Fitch Ratings has trimmed India’s GDP growth forecast for FY26 to 6.3% from its earlier estimate of 6.4%, while flagging only limited direct fallout from rising US tariffs on Indian corporates.
“We expect India’s GDP growth of 6.3 per cent and robust infrastructure spending to underpin healthy demand for cement and building materials, electricity, petroleum products, steel, and engineering and construction (E\&C) companies during FY26,” Fitch said in its *India Corporates Credit Trends* report released Friday.
The agency expects credit metrics to improve for its rated Indian companies during the fiscal year ending March 2026, driven by wider EBITDA margins that could counterbalance their high capex intensity.
On the tariff front, Fitch noted a “limited direct impact” on Indian corporates due to generally low-to-moderate exposure to US exports.

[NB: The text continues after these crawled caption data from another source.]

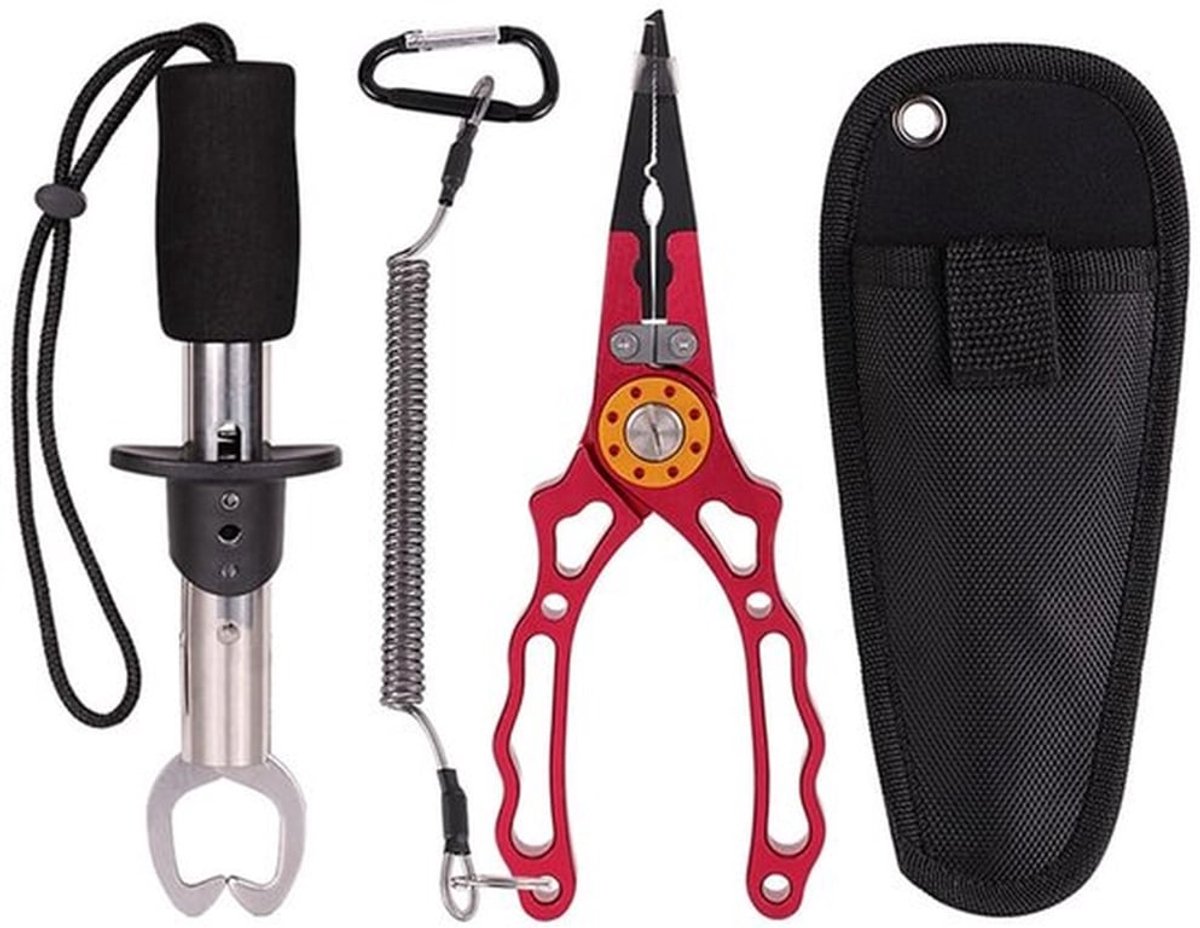 Vistangenset Multifunctioneel - Vishaakverwijderaar - Visgrijper - Messentang - Viscontroleapparaat - Ergonomische Handgreep - Visgereedschap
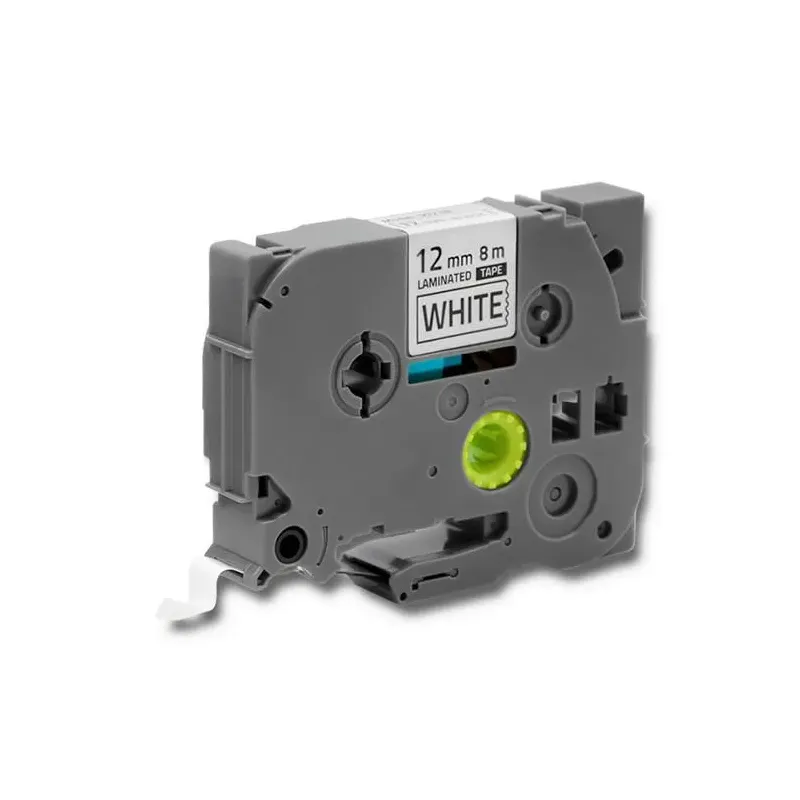 Taśma Qoltec do BROTHER TZe-231 | 12mm x 4m | Biała/ | PartsPC.pl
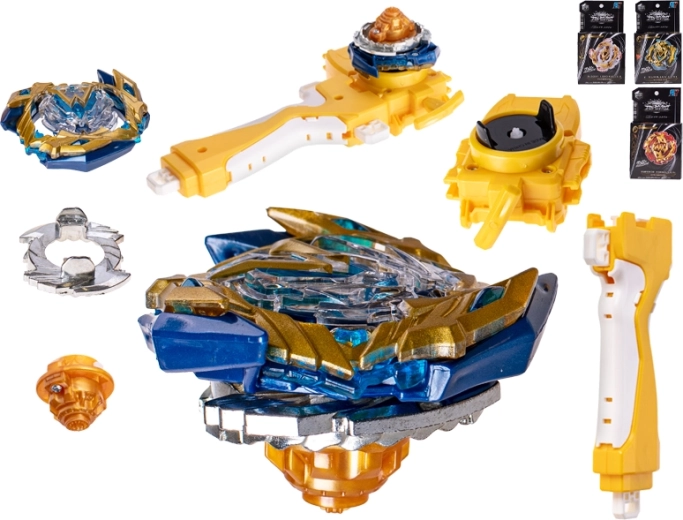 TopGyro spinner cu lansator în stil Beyblade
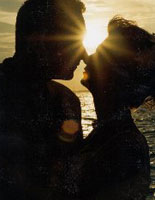 Romantic sunset sail Sebago way!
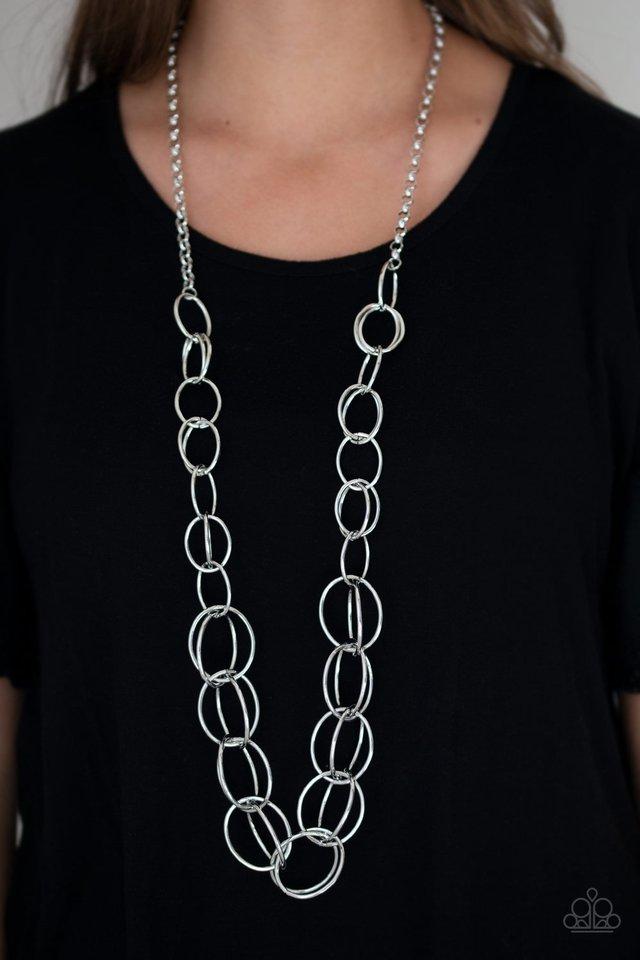 Paparazzi Accessories ❋Elegantly Ensnared - Silver Necklace❋ Flat Rate Ship $4.50❋ - Image #2
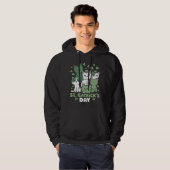 Katten St. Patrick's Dag Grappige Catrick's Dag Hoodie (Voorkant volledig)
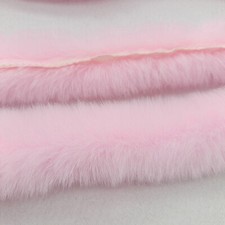 2 Meter Long 5cm Wide Faux Rabbit Fur Strips Ribbon Edge Trim Sewing Cuffs DIY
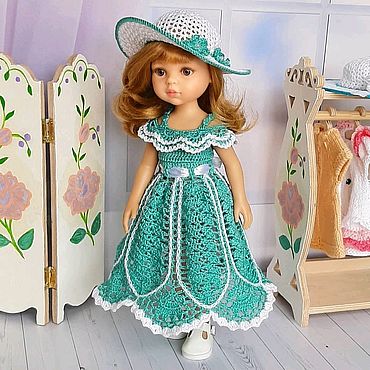 Вяжем платье для куклы Паола Рейна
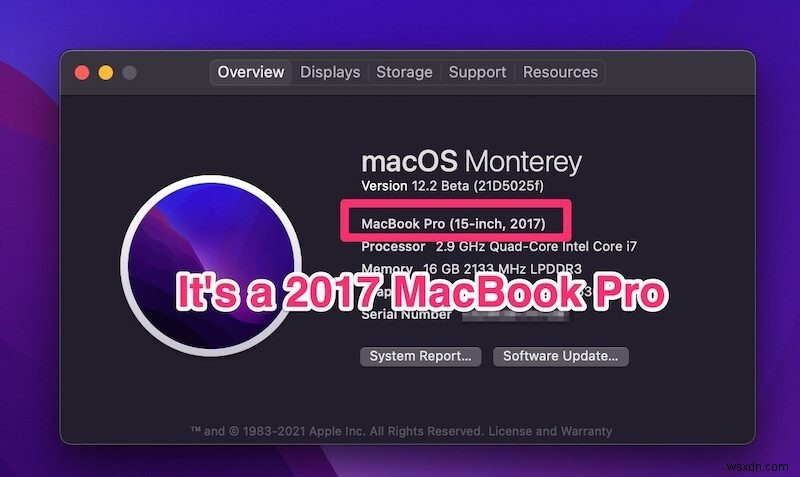 Cách tìm MacBook Pro của bạn được sản xuất vào năm nào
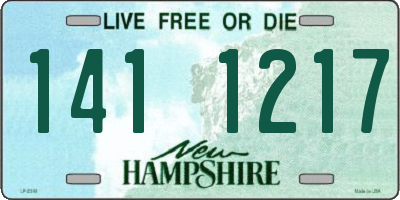 NH license plate 1411217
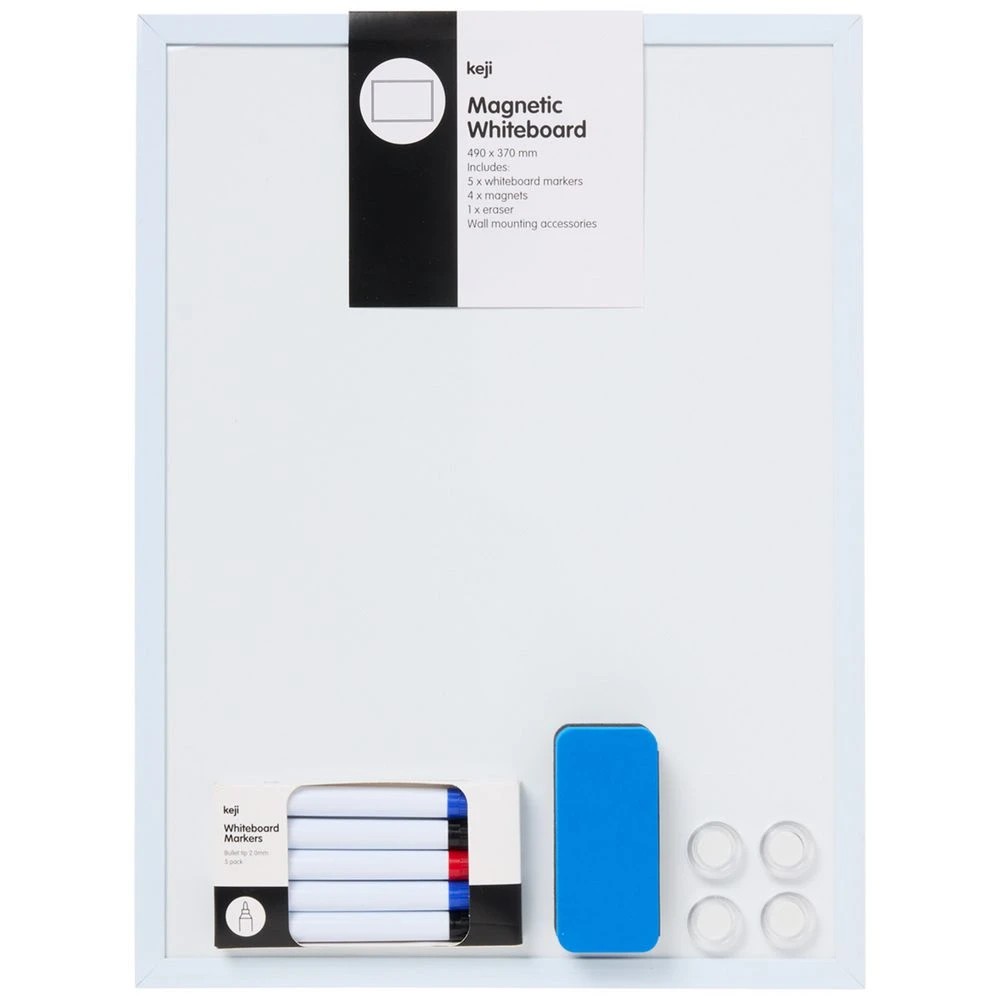 1 Keji Whiteboard Value Pack 490x370mm, 1 of 4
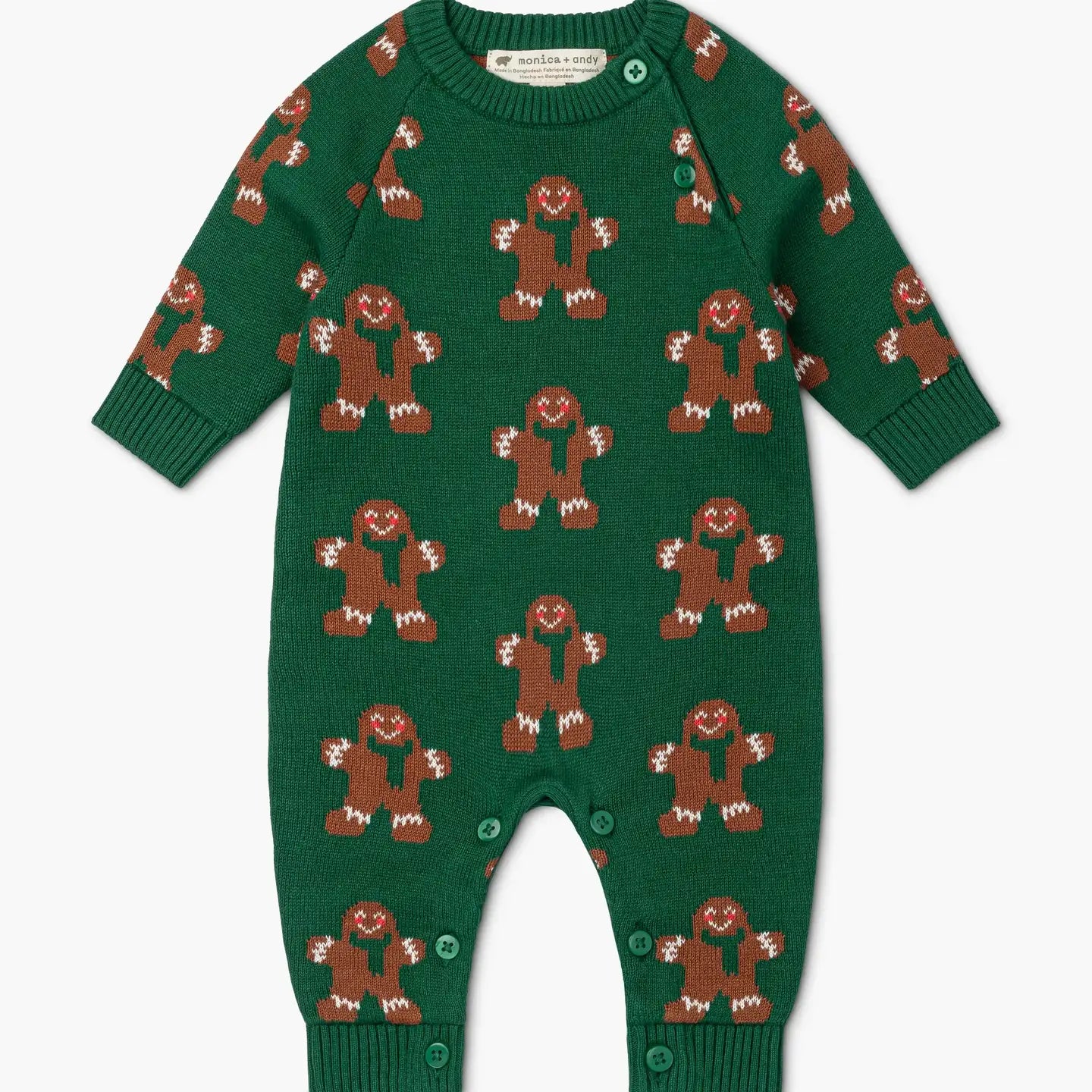 Gingerbread Sweater Romper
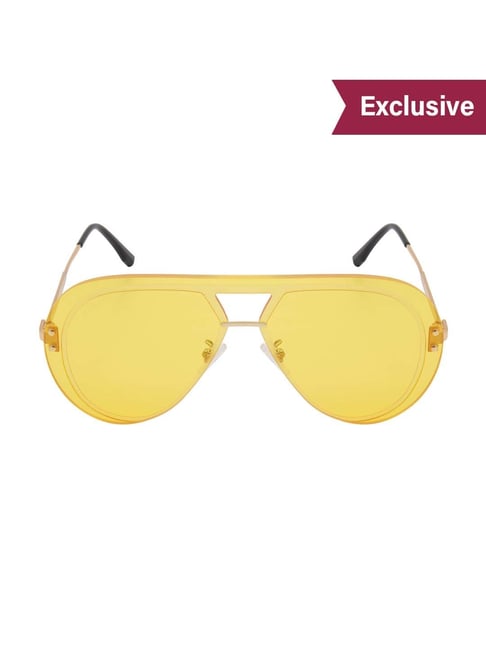 Ray-Ban Aviator Full Color RB3025JM 91963C Yellow Sunglasses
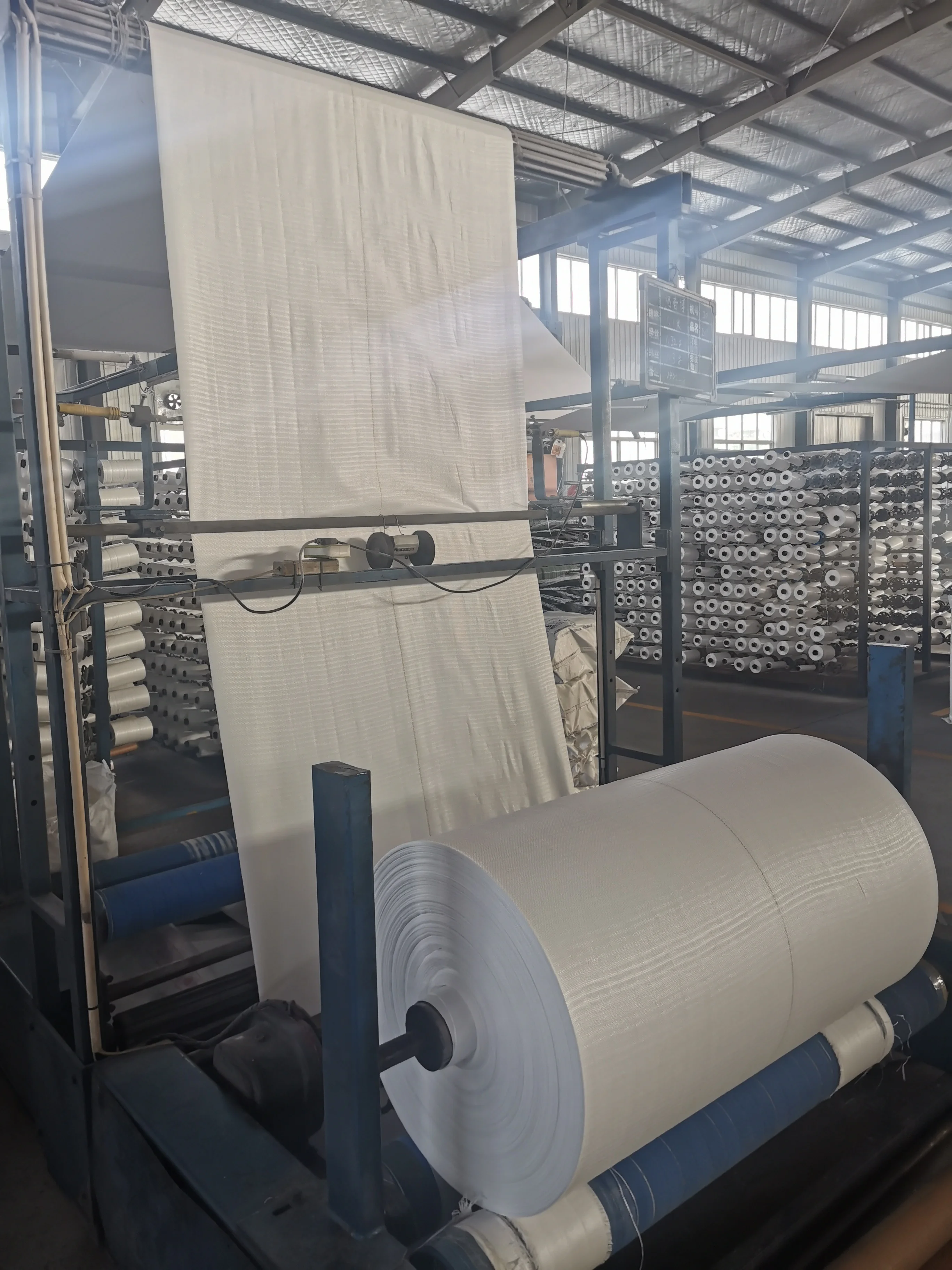 GRS CE Certified Factory 100% Virgin PP Coated White Raffia Polypropylene Woven Fabric for FICB Bag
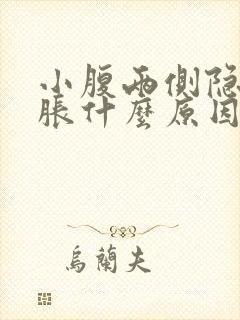 小腹两侧隐隐酸胀什么原因女性封面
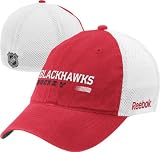 Reebok Chicago Blackhawks White 2009 NHL Draft Day Flex Fit Hat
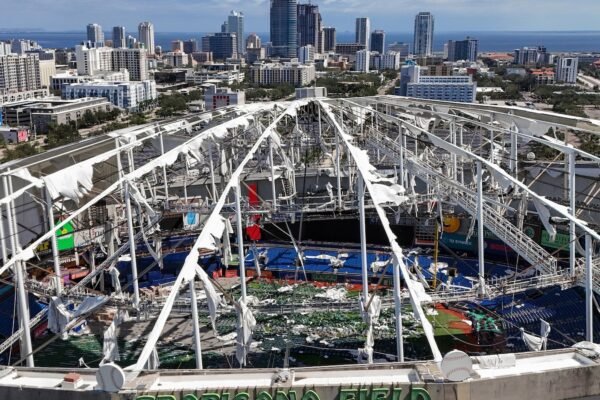 Tampa Bay Rays withdraws from the planned stadium of $ 1.3 billion in St. Petersburg, citing storms, delays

However, it warned of second-order risks from excess global supply in some sectors. It also noted that ongoing India-US trade negotiations could influence the final outcome, with companies potentially mitigating risks by diversifying export destinations.
US President Donald Trump recently announced a 25% tariff on Indian imports, along with an additional penalty linked to India’s trade with Russia. The tariffs are set to take effect from August 7.
Meanwhile, India is firming up its stance in bilateral trade talks, resisting US pressure to offer duty concessions on agricultural and dairy products—sectors where India has never extended such concessions under any free trade agreement.
According to Fitch, domestically focused industries such as oil and gas, cement, construction, telecom, and utilities should remain insulated, supported by stable local demand and regulations.
However, uncertainty around tariffs may weigh on discretionary IT and auto exports to the US and Europe, while possible shifts in US policy could also impact pharmaceutical exports.
Fitch further cautioned that steel and chemicals may face pricing pressure due to excess global supply being redirected to India, while metals and mining firms could see more price volatility amid broader growth concerns.